There’s a general trend of advice that engineers have to “carefully review” agent output. This advice is useless in the same way post-incident “be more careful” mandates are useless. Not because review isn’t important, but because it misunderstands the fundamental trade-off at play.
Lorin Hochstein frames this perfectly through his article on ETTO principle which talks about trade-offs in resilience engineering:
One of the big ideas from resilience engineering is the efficiency-thoroughness trade-off… The idea is that there’s a fundamental trade-off between how quickly we can complete tasks, and how thorough we can be when working on each individual task.
This isn’t new with AI. Software engineers have always navigated this trade-off. What changed is how much work agents can produce versus how much cognitive load reviewing that work requires. Agents shift work from writing to reviewing, and reviewing is cognitively expensive:
As any human software engineer will tell you, reviewing code is hard. It takes effort to understand code that you didn’t write. And larger changes are harder to review, which means that the more work that the agent does, the more work the human in the loop has to do to verify it.
The faster the agent works, the more review burden you carry. But the incentives push toward speed as that’s why everyone is jumping on the AI bandwagon in the software world. Amazon figured this out years ago with Jeff Bezos’s principle: “Good intentions don’t work, mechanisms do.” Their culture explicitly rejects the post-incident playbook:
No company can rely on good intentions like ‘We must try harder!’ or ‘Next time remember to…’ to improve a process, solve a problem, or fix a mistake.

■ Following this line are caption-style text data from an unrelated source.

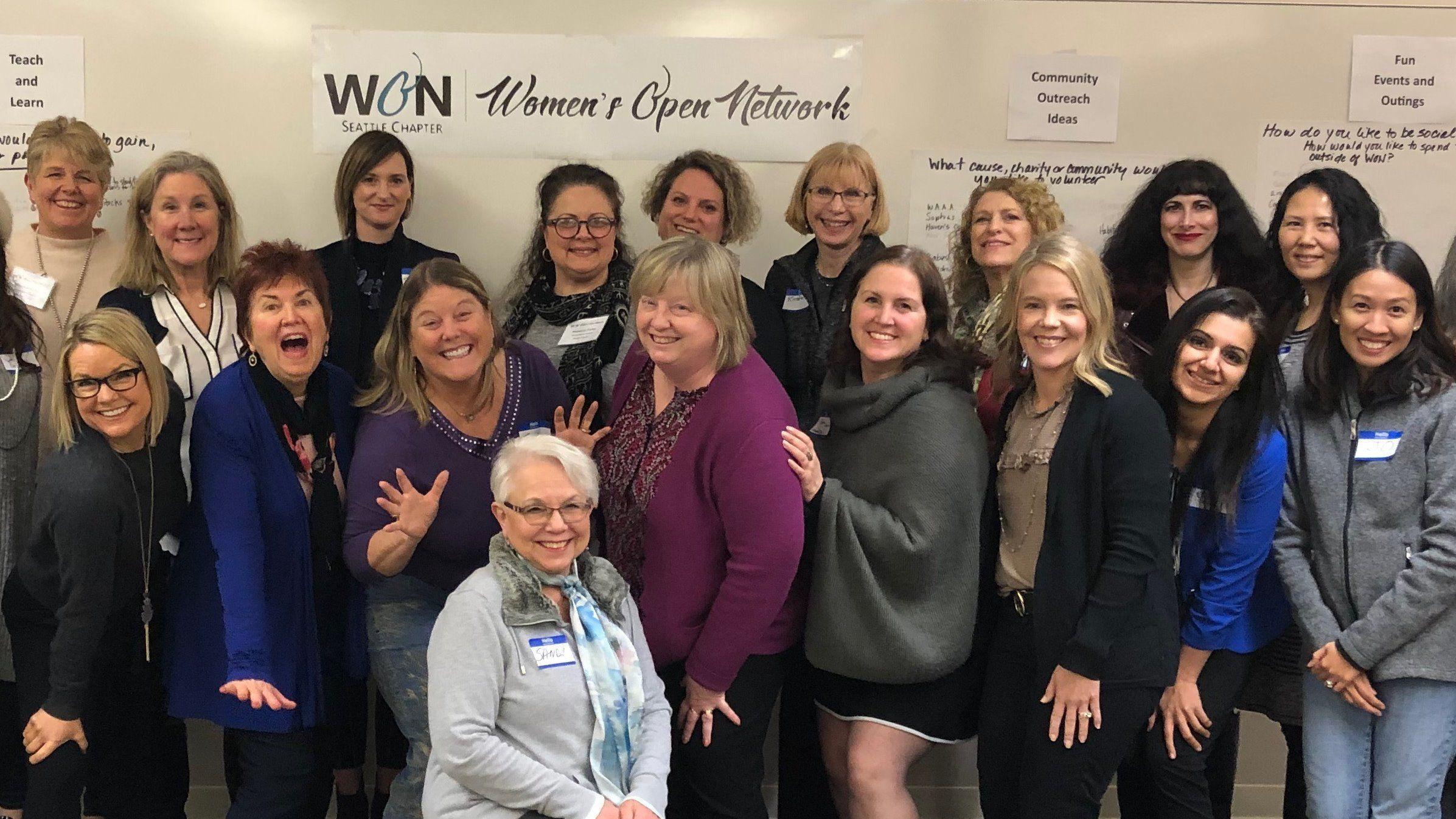 WON - Women's Open Network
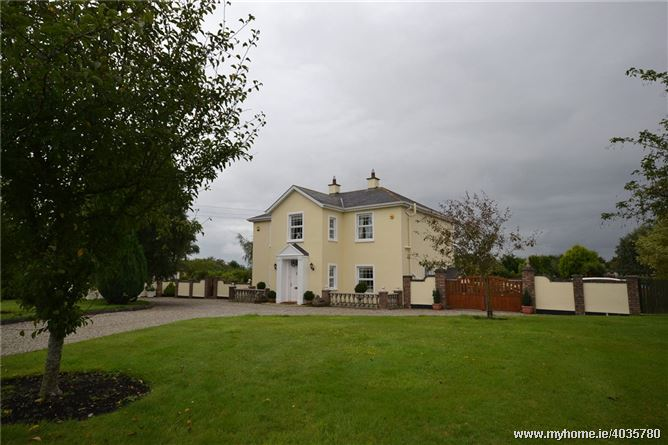 Tomadilly, Marshalstown, Enniscorthy, Co.Wexford, Y21 YP74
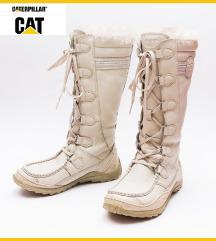 CAT - Caterpillar kožne zimske čizme 36-37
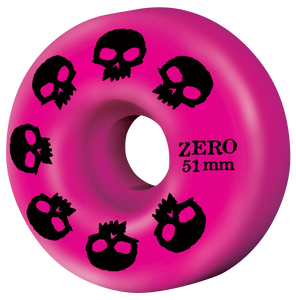 Multi-Skull Wheel - Pink 51mm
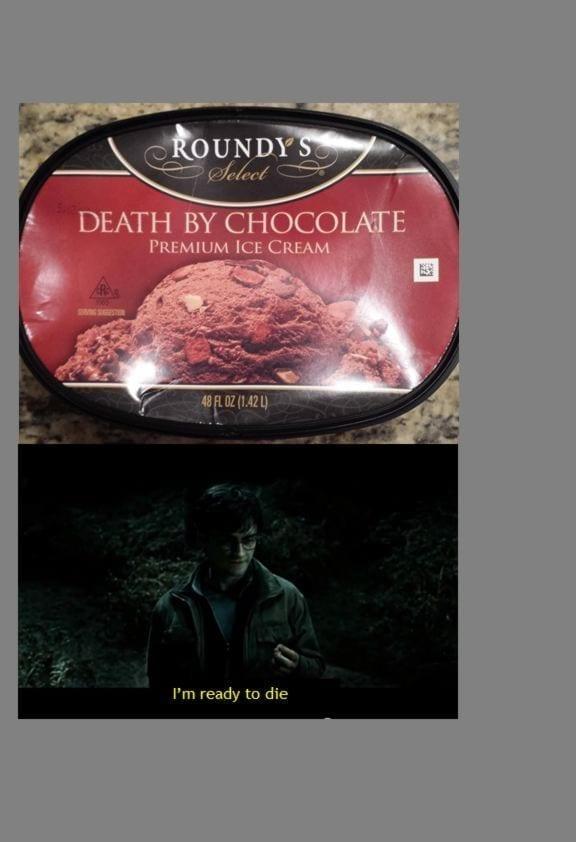 im-ready-to-die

This is why Amazon writes an ungodly amount of COEs, to both understand how system (or mechanisms) are going wrong and which actions can improve them. I’ve seen many services across AWS going from being flaky to becoming foundational services that some of the world’s most critical infrastructure rely on. The same logic applies to AI agent accountability. “Carefully review the output” is the 2025 version of “We must try harder!”. This is right alongside “use AI responsibly,” “validate model outputs,” and “keep a human in the loop”. These phrases all assume the problem is attention rather than structure.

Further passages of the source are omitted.